Allergy-like conditions and health-care contacts among children with exclusion diets at school

Authors


Nina Gunnarsson, Department of Neurotec, Division of Occupational Therapy, Karolinska Institutet, 23200, SE-141 83 Huddinge, Sweden.
E-mail: nina.gunnarsson@lime.ki.se

Abstract

Aim:  To find out whether children with exclusion diet at school had allergy-like conditions that could explain their food avoidance, the objective of this study was to describe health-care contacts and diagnostic testing among schoolchildren with exclusion diet and compare the magnitude of allergy-like conditions between those children who had vs. had not consulted health-care professionals. Telephone interviews were conducted with the parents of 230 schoolchildren, aged 6–18 years, with certificates for exclusion diets at school.

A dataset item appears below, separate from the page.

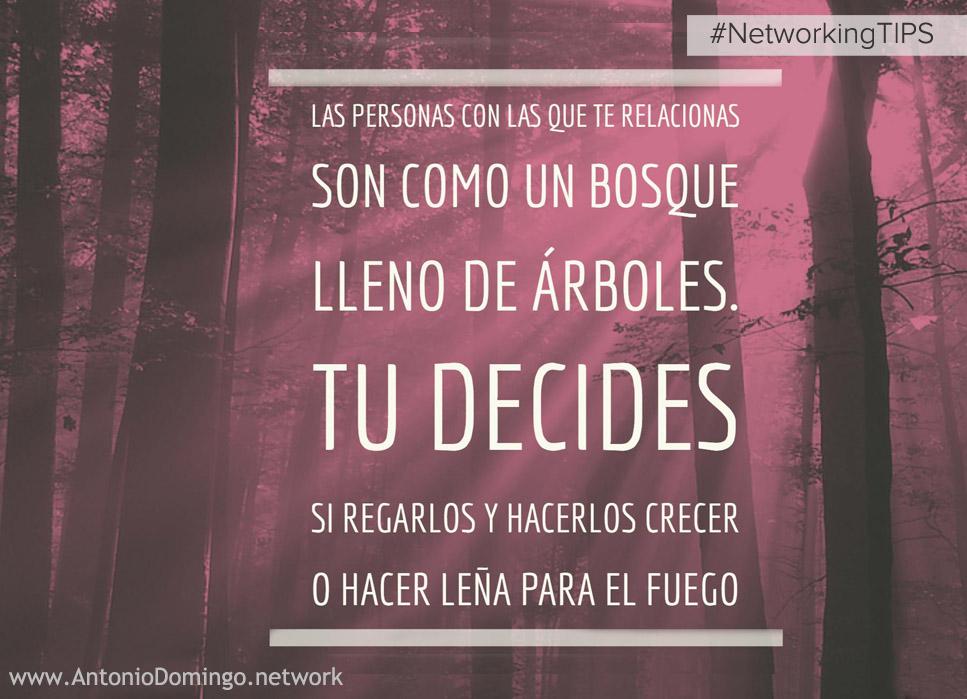 Interactuar es talar o regar #NetworkingTips - Antonio Domingo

Results:  The majority of the schoolchildren (85%) had consulted health-care professionals for food-related problems, and 68% were doctor-diagnosed as having food hypersensitivity. Those who had consulted health-care professionals specifically for their food-related problems had more complex and severe problems compared with those who had not consulted health-care professionals. Breathing difficulties (27/196) and anaphylaxis (9/196) related to intake of food were reported only for those who had sought health-care professionals (n = 196). Regardless of whether the children had consulted the health-care professionals, their food-related problems were consistent with food hypersensitivity. Schoolchildren avoided food items known to be associated with food hypersensitivity such as tree nuts, fruit, egg, peanut, lactose and fish. Furthermore, 83% of the 230 children also had allergic diseases (i.e. asthma, eczema or hay fever) or were hypersensitive to other substances besides food, and 83% had at least one sibling or parent with hypersensitivity to foods or other substances.

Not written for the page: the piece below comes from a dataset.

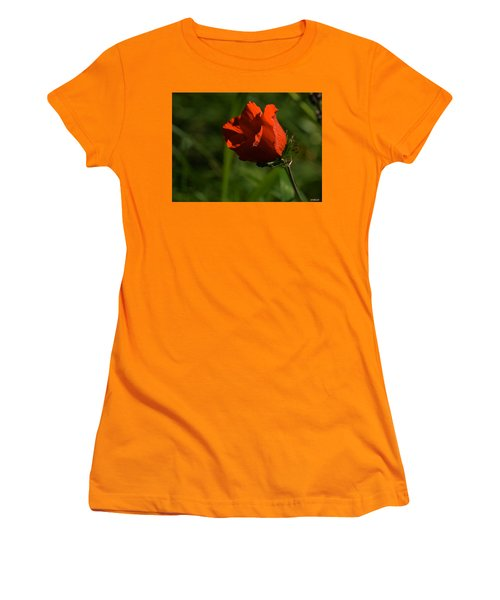 Women's T-Shirt (Junior Cut) featuring the photograph Morning Glory by Uri Baruch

Conclusions and implications for the school nurse:  Schoolchildren with food certificates for exclusion diets, based on parents’ statements, have food-related and allergy-like problems that may well motivate exclusion diets at school. The school nurses can rely on the parents’ information as to what foods their children should avoid, even when doctor diagnoses have not been made or health-care consultations have not been carried out.